### Document passage
┌──
So a founder should really only go after investor money if they can't build or grow any further and they're willing to exit the company at some future point in time on top of what strategic elements does this investor bring to the table? You will never have silent money. That's not a thing. An investor isn't gonna cut you a check and say, good luck, can't wait to talk to you in 10 years and hope that my investment returns. They should have some sort of strategic contacts.
partnerships, level of experience to be able to support you, even if it's on a quarterly or monthly basis, or for calls and investor updates or board meetings, or you give them an advisory seat or whatever it might be. You really have to understand that is something that you're going to have to deal with and manage, and it almost becomes a full-time job when you're fundraising. It's not that simple, and you want to think of it only from strategic aspects, not just the money portion and keeping the company alive.
You don't want to raise money when you're too, too far down the hole, so you do want to think about it, but it should be for strategic growth purposes.
Tzakhi (12:52.695)
Well, I think also some startups are just built in a way that they have to raise money if they're, if they're, if they have a lot of R and D ahead of them or a lot of, um, research that, well, that's what I just said, but typically R and D companies that need to figure out and have to spend a lot on the research before they can sell anything. Um,
Often they have to raise capital to get through that part.
Kat Weaver (13:27.466)
Yeah, and we had, you know, there's some big health companies who needed to go after FDA approval. It's a really expensive process. They don't have customers, but they got letters of intent. They got some validation and they're going after investors who can help them with that process to move a bit faster, gain market advantage by going, you know, and having more resources and financial support than maybe some other similar companies in the market.
Tzakhi (13:53.071)
Okay, so let's say the founder still wants to raise capital and they believe that they have something that can move fast or that they're looking at a market opportunity that won't be there for a long time. Maybe they think they have a year's timeframe to enter the market aggressively and they want to raise capital. How do they know if they're ready to raise capital? What is the checklist that they should be?
looking at.
Kat Weaver (14:25.174)
So a few pieces that we essentially require before we'll even work with a founder in our fundraising program is some sort of validated MVP minimum viable product. It cannot be a back of the napkin idea. You had to have gone out and done a certain number of customer surveys, whether that be a few hundred or a thousand plus, actually getting out there and talking to the customer and learning what they want versus what you feel. Or if it's something a more enterprise or corporate level.
└──
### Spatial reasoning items
┌──
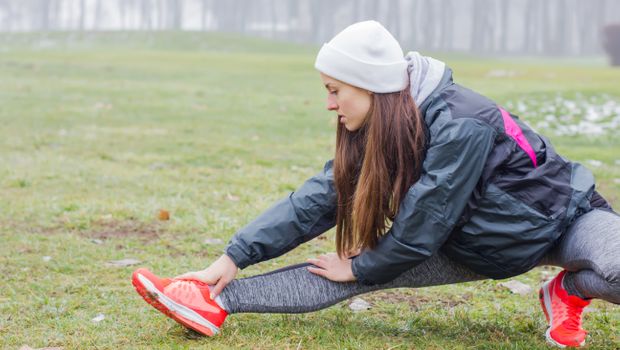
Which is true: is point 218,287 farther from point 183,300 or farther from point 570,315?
point 570,315

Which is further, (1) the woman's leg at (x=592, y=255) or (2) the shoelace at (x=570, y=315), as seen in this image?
(2) the shoelace at (x=570, y=315)

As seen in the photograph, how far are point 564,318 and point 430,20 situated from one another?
5692 centimetres

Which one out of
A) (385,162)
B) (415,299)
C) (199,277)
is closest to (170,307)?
A: (199,277)

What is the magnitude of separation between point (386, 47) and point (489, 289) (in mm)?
1520

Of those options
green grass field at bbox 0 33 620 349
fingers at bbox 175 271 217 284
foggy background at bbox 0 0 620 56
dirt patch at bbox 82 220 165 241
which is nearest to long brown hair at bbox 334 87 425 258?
green grass field at bbox 0 33 620 349

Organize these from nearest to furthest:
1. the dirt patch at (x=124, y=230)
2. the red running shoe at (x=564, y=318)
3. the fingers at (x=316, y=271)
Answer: the red running shoe at (x=564, y=318)
the fingers at (x=316, y=271)
the dirt patch at (x=124, y=230)

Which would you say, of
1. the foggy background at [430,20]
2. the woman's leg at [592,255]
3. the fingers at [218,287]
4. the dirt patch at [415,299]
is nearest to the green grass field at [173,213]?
the dirt patch at [415,299]

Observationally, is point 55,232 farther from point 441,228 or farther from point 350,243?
point 441,228

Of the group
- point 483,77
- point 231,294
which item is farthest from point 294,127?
point 483,77

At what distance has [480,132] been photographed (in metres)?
2.78

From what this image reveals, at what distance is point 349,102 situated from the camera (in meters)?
2.97

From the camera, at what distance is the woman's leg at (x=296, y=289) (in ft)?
10.2

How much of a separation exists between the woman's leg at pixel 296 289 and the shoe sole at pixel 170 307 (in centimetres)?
14

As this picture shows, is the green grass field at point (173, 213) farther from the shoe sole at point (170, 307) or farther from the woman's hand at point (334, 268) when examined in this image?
└──
### Instructions for the task
Extend the startup fundraising conversation from where it stops. The items have nothing to do with this.

### Result below
Did you get letters of intent? Letters of intent aren't paid or future invoices. It's a matter of it's an intent to use the products. So you've gotten someone's interest and then that excites investors of like, okay, I get you understand who you're going after. You've got people interested. Now you just need the money to fund it because you've done the hard validating work. Okay, that's great. So a few LOIs are really important or an email list of potential customers.
And that's not a paying for a list is not what they mean. It's a matter of you talking to the customers or putting up, doing some sort of marketing and market research to get that email list of who your low hanging fruit is per se of a target consumer. And if someone is in the revenue stages, it has to be something where we understand the business model and it is something scalable and high growth.
Again, if it's a lifestyle business, it's no judgment, but we want to make sure that the founder is more equipped to go the investment route and go really fast. And I would say that there, we look for core qualities too. So it's not just these physical aspects of a founder, but if they're going to go raise money, they have to be coachable. Cause if they're going to be compatible with investors or think that they're the end all be all and their idea is perfect and there's nothing wrong with it, they're going to struggle and it'll also make us look bad.
So coachability is one piece, two is grit, because if a founder, the investors are betting essentially on the horse, the early stages. So if a founder is not willing to be gritty and do most right by the money, they're gonna have a hard time securing that money. Then it's transparency, are they gonna be open with the investors about strengths and weaknesses and what they actually need to succeed and be willing to...
Kat Weaver (16:44.79)
showcase certain aspects in order to get the investor to even help them too. And then, so grit, coachability, oh passion is the fourth thing. So if someone's not excited about what they're doing, how can we be excited? How can an investor be excited? Just throwing money at something that they think they want to fix isn't motivating to us. If someone wants to go do that and raise money and figure it out themselves, that's fine. But we really like to work with founders who are passionate about what they're doing because it makes all the difference in the
their materials and the energy towards investors too.
Tzakhi (17:18.419)
But beyond those qualities, founders can basically come to you and start over with building everything, meaning building their pitch, building their deck, building their business plan.
Kat Weaver (17:33.53)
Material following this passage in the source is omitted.